We plan to expand the course to 20 trainees this year, and although the programme does not start until October, several applications have already been made.

E2SE is only part of the TBA’s training focus. With a view to raising awareness of the wide variety of jobs available in the breeding industry, The Thoroughbred Club Careers Course was held last November and attracted more than 80 delegates. Judging from the feedback, delegates thoroughly appreciated this unique course, which provided the chance to speak directly with prospective employers.

Each year we hold a seminar focusing on topical business, industry and management subjects. This year’s event, which takes place on Wednesday, July 17 has been timed to be held immediately after the TBA’s Annual General Meeting. Last but not least, the annual three-day Stud Farming Course in December gives breeders and stud staff the opportunity to refresh and expand their knowledge on stud management topics.

We value suggestions from TBA members about course topics, particularly for our day courses and lectures. Working with the National Stud, this year’s funding from the Racing Foundation will enable us to deliver two regional courses in Yorkshire and Shropshire in July, focussing on growth and development in the young horse with topics including nutrition and grassland management.

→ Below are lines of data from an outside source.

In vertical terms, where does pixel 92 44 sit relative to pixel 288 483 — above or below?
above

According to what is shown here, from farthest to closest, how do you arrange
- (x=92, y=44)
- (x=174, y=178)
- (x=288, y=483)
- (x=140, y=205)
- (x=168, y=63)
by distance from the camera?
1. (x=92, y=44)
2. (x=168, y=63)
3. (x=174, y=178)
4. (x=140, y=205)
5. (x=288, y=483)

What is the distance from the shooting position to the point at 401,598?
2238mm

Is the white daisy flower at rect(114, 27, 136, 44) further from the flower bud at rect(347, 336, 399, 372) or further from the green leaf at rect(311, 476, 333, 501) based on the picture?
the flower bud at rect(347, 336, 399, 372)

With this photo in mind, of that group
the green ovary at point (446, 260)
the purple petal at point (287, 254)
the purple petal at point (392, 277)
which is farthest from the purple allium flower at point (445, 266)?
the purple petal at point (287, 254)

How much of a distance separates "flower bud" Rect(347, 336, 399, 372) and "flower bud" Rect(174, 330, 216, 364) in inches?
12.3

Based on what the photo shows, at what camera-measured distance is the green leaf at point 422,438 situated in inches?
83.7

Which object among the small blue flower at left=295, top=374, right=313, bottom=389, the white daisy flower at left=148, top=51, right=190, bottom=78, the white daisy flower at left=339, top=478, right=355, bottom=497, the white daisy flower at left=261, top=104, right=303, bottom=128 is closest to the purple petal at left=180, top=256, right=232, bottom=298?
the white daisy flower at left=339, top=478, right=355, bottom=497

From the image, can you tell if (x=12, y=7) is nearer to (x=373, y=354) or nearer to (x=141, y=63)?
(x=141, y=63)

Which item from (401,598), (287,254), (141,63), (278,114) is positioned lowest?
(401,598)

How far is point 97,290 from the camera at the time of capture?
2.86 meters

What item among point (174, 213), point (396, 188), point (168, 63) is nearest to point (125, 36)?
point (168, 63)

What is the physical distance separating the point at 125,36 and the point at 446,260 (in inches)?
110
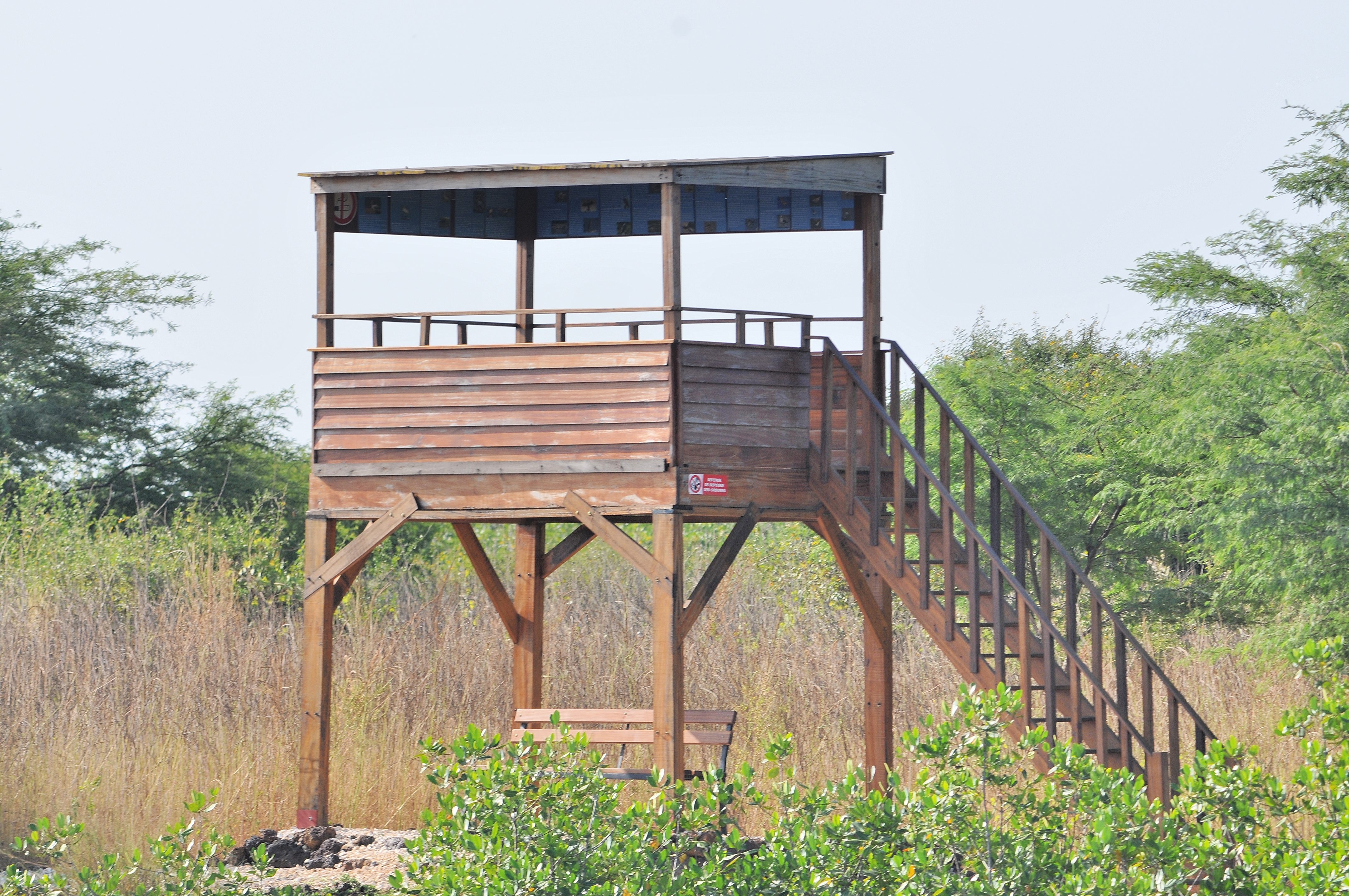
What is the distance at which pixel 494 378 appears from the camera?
37.2 feet

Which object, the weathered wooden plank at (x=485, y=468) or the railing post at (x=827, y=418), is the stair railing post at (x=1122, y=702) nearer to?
the railing post at (x=827, y=418)

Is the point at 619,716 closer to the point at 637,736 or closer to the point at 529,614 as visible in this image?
the point at 637,736

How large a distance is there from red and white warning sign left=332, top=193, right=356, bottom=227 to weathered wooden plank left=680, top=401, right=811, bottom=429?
364 cm

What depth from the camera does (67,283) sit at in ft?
99.7

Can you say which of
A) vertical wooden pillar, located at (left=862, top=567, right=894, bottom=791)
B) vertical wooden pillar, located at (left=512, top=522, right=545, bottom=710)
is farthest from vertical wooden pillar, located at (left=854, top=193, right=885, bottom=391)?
vertical wooden pillar, located at (left=512, top=522, right=545, bottom=710)

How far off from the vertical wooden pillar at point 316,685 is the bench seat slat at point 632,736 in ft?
5.08

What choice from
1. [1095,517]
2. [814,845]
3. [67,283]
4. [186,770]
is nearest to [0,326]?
[67,283]

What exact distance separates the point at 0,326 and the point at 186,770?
1928 cm

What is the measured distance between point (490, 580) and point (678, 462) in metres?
3.09

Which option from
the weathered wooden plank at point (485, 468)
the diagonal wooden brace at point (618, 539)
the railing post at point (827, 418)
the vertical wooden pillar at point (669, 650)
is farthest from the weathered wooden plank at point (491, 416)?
the railing post at point (827, 418)

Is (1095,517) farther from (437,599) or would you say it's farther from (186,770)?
(186,770)

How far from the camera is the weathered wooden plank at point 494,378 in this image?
10984mm

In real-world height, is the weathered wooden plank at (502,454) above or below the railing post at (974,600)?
above

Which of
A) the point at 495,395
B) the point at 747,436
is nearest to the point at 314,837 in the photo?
the point at 495,395
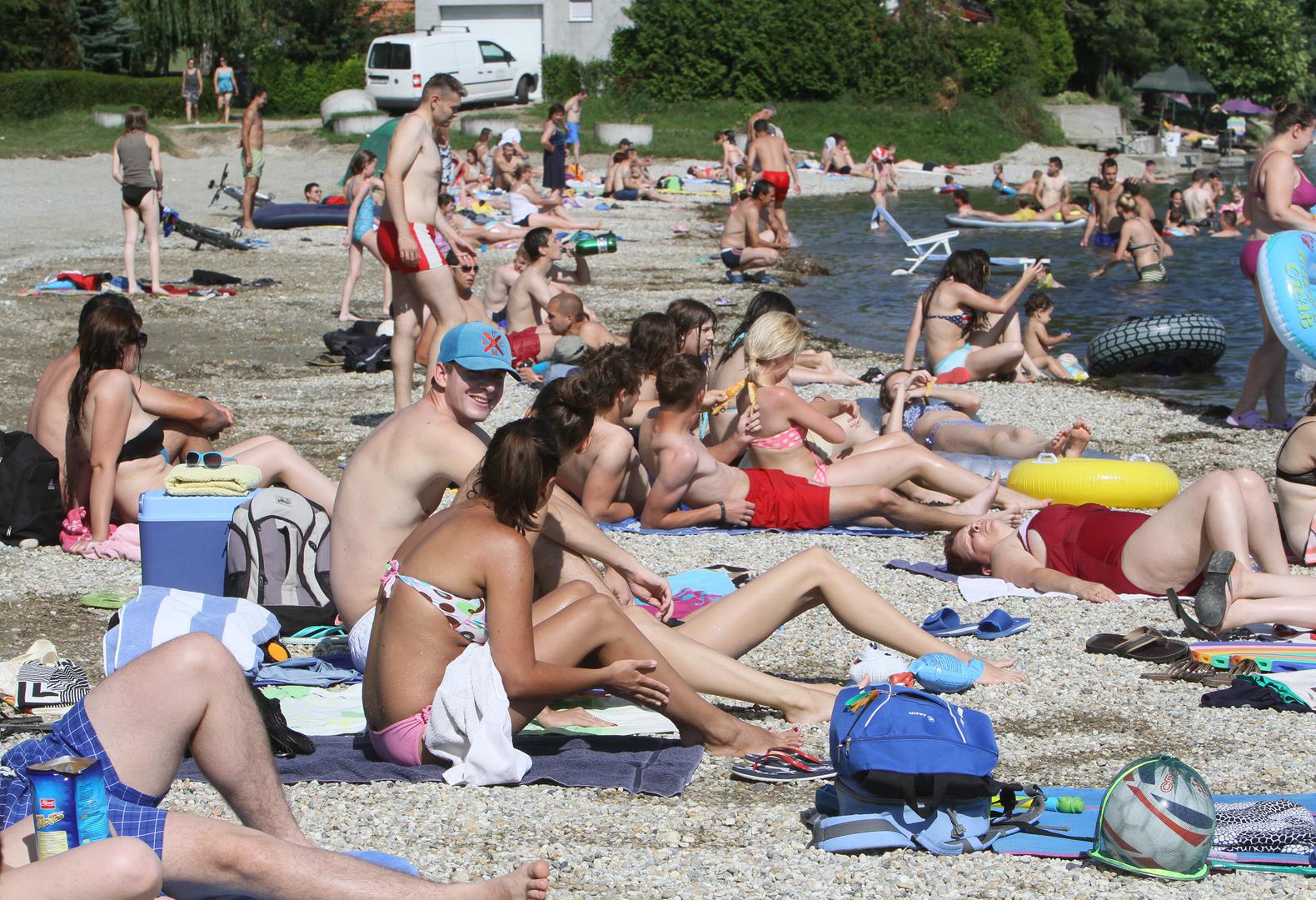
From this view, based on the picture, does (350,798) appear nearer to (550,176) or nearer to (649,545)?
(649,545)

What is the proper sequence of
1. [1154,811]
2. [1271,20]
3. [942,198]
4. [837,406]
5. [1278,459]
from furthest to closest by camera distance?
[1271,20]
[942,198]
[837,406]
[1278,459]
[1154,811]

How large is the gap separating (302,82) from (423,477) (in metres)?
38.0

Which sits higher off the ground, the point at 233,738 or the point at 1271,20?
the point at 1271,20

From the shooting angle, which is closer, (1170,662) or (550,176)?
(1170,662)

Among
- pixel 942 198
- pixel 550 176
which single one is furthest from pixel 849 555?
pixel 942 198

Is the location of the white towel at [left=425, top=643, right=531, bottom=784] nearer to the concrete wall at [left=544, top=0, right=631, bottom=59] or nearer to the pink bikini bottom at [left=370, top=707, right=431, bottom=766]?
the pink bikini bottom at [left=370, top=707, right=431, bottom=766]

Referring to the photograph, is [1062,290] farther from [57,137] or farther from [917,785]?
[57,137]

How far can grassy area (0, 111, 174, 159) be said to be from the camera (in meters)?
28.4

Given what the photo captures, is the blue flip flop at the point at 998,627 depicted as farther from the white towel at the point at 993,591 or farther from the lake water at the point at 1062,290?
the lake water at the point at 1062,290

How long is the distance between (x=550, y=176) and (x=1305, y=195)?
17193 mm

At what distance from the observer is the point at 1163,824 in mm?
3475

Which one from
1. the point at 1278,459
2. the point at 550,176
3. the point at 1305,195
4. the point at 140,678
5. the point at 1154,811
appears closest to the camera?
the point at 140,678

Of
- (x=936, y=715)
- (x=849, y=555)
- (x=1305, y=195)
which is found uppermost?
(x=1305, y=195)

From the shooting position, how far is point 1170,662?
526 centimetres
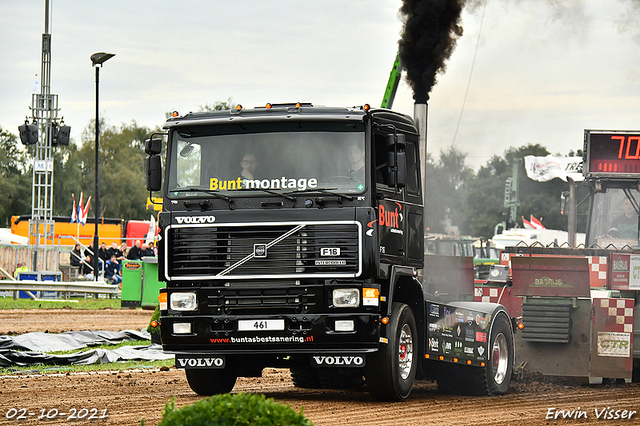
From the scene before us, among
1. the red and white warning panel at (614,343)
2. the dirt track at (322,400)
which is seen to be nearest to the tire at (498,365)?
the dirt track at (322,400)

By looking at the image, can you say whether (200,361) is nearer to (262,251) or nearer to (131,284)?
(262,251)

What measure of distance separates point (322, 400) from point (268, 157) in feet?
9.26

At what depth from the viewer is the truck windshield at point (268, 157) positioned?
10141 millimetres

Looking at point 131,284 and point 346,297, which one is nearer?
point 346,297

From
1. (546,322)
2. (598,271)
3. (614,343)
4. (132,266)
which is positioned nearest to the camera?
(614,343)

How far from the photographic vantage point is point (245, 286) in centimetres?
1007

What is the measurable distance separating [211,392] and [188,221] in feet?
7.31

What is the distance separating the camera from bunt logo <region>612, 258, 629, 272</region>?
48.2ft

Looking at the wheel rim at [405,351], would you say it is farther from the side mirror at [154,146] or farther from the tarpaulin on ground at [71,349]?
the tarpaulin on ground at [71,349]

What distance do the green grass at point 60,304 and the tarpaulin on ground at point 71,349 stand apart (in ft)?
35.6

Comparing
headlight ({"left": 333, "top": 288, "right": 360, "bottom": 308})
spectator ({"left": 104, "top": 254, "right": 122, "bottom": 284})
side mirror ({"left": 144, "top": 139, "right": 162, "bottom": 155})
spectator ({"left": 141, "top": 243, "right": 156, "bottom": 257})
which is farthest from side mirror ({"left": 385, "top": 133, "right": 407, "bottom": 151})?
spectator ({"left": 104, "top": 254, "right": 122, "bottom": 284})

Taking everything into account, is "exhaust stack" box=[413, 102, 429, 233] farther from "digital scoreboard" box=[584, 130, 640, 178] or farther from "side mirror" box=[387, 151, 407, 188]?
"digital scoreboard" box=[584, 130, 640, 178]

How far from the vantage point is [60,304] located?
97.3ft

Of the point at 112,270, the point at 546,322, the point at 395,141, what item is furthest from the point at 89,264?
the point at 395,141
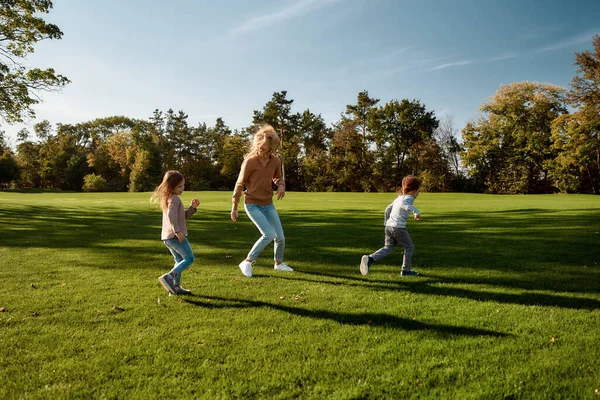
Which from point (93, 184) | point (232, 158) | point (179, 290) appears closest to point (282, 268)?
point (179, 290)

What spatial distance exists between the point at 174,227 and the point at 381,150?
2212 inches

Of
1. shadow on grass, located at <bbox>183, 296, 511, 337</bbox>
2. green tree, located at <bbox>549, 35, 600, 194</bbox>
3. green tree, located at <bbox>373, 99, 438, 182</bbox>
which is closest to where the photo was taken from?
shadow on grass, located at <bbox>183, 296, 511, 337</bbox>

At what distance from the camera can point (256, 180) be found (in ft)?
21.2

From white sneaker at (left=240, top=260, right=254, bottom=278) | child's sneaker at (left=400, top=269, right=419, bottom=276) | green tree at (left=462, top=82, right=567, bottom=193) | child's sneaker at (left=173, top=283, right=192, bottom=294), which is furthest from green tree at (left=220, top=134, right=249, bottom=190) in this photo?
child's sneaker at (left=173, top=283, right=192, bottom=294)

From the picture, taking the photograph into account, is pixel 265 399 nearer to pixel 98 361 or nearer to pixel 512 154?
pixel 98 361

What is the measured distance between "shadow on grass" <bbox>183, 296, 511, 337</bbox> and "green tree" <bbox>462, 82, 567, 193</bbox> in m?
53.8

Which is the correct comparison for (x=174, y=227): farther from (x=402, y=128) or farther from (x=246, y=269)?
(x=402, y=128)

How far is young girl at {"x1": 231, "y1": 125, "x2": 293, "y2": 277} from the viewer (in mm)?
6359

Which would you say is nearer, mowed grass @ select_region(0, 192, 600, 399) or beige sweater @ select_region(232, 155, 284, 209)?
mowed grass @ select_region(0, 192, 600, 399)

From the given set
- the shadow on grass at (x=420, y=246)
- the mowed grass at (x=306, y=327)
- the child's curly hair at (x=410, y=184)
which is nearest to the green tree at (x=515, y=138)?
the shadow on grass at (x=420, y=246)

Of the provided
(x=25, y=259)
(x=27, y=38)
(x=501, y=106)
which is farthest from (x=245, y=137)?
(x=25, y=259)

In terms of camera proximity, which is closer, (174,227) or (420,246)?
(174,227)

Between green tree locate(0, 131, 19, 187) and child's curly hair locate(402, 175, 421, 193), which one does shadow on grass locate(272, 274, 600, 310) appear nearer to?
child's curly hair locate(402, 175, 421, 193)

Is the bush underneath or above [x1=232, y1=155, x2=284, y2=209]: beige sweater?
above
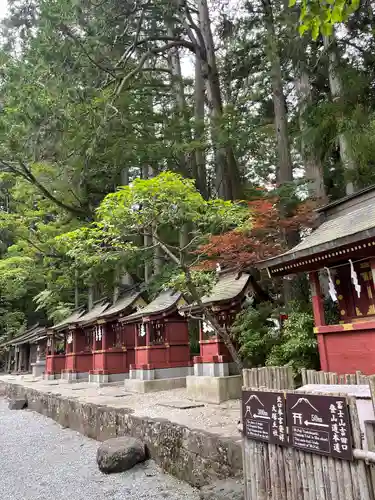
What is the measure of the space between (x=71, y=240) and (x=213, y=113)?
24.8ft

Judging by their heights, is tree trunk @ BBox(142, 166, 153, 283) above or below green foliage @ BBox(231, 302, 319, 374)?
above

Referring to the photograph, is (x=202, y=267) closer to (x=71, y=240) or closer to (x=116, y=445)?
(x=71, y=240)

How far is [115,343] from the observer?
16375mm

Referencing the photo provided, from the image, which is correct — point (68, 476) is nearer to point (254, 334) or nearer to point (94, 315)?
point (254, 334)

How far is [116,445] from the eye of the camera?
7.13m

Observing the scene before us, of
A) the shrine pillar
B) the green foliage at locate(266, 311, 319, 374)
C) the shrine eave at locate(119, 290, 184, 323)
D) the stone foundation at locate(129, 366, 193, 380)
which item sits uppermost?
the shrine eave at locate(119, 290, 184, 323)

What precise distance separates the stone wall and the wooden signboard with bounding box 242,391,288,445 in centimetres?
123

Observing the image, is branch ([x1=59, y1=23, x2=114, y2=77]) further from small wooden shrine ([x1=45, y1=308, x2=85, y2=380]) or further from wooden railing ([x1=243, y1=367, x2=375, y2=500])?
small wooden shrine ([x1=45, y1=308, x2=85, y2=380])

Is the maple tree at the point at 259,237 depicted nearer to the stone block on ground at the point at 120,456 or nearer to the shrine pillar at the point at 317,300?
the shrine pillar at the point at 317,300

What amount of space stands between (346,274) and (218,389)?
423cm

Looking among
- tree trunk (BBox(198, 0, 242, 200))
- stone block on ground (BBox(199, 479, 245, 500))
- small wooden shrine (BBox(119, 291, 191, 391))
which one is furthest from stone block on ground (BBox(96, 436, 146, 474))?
tree trunk (BBox(198, 0, 242, 200))

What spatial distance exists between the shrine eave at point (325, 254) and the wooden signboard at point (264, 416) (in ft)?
11.0

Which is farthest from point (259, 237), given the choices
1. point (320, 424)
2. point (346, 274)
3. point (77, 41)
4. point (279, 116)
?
point (77, 41)

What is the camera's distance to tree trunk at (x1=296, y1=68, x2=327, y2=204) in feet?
36.6
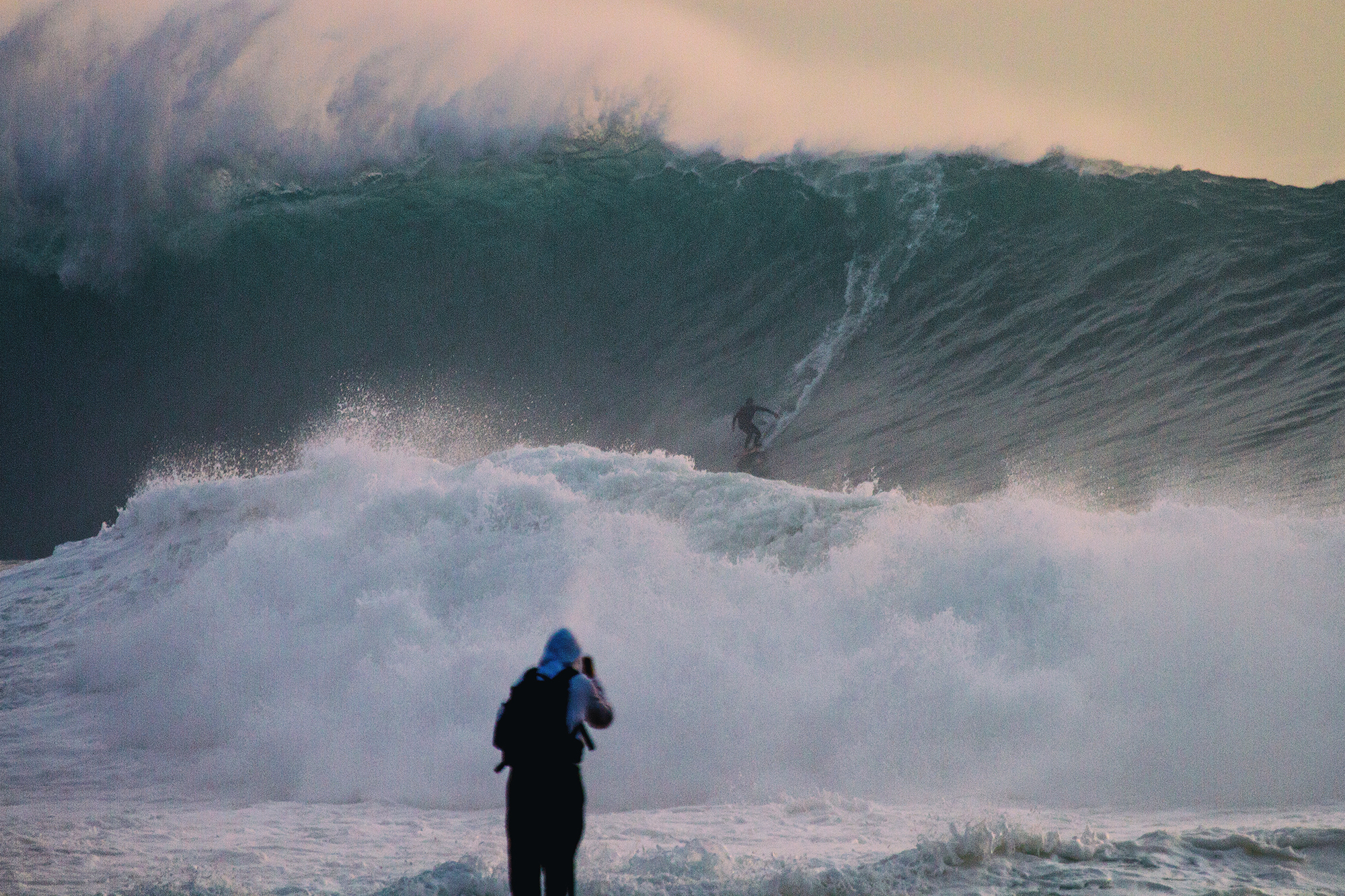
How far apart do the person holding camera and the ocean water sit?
3.44 feet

The racing industry is planning to spend a significant sum this year on recruitment and training, and it is vitally important that the support the TBA receives from the Levy Board and Racing Foundation, as well as from our own resources, is used wisely.

These are important areas, but retention is also vital, and every employer must work with their staff to make sure there is a clear understanding of the work and hours involved and be flexible where possible in this modern age of employee expectations.

Working with thoroughbred horses is exciting and challenging but also hugely satisfying. These horses are bred to race and win, and that generally rewards those who look after them. The bond between man and horse goes back thousands of years, and while the thoroughbred may be a relatively new breed, we look to raise an animal that is responsive to human kindness.

Good temperament and will to win should be important in our breeding decisions, and they can also ensure that the sport is able to attract employees from outside the narrow equine sector and with less traditional backgrounds to enjoy a richly rewarding career in the sport.